Brüssel/Frankfurt - Vor der Sondersitzung der Euro-Finanzminister zu Griechenland am kommenden Dienstag hat sich am Wochenende keine Annäherung der internationalen Geldgeber abgezeichnet. IWF-Chefin Christine Lagarde ermahnte ihre europäischen Partner zu Realitätssinn und erklärte, dass der Internationale Währungsfonds (IWF) sich mit seiner Glaubwürdigkeit nicht bedingungslos hinter die Rettungspläne stellen könne.

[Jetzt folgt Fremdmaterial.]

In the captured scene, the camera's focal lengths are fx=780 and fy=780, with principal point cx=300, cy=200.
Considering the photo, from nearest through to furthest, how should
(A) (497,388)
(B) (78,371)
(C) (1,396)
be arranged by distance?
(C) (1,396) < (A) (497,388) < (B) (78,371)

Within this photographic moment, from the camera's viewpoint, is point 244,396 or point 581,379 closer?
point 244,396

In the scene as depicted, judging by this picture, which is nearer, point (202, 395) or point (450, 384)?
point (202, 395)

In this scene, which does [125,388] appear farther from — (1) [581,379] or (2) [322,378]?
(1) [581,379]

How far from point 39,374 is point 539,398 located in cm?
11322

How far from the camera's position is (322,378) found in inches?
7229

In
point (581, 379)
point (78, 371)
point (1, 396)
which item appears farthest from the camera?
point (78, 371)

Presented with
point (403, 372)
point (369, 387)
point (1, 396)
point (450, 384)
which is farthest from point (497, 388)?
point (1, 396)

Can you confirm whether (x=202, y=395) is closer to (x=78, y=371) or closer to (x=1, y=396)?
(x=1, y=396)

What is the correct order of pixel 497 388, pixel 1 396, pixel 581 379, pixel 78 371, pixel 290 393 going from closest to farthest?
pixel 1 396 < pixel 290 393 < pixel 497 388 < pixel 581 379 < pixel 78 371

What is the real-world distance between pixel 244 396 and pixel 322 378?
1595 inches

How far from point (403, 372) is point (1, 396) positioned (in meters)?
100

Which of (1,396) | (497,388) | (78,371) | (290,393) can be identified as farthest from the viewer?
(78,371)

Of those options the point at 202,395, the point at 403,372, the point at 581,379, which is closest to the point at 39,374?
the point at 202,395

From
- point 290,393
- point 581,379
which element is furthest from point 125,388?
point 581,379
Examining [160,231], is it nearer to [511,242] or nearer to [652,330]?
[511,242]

Nach Einschätzung der Europäischen Zentralbank ist ein drittes Hilfspaket für Griechenland unvermeidbar. "Wir sollten die Finanzierung für die Jahre 2013 und 2014 jetzt nächste Woche aufstellen", sagte EZB-Direktoriumsmitglied Jörg Asmussen dem ZDF nach einer Vorabmeldung vom Sonntag.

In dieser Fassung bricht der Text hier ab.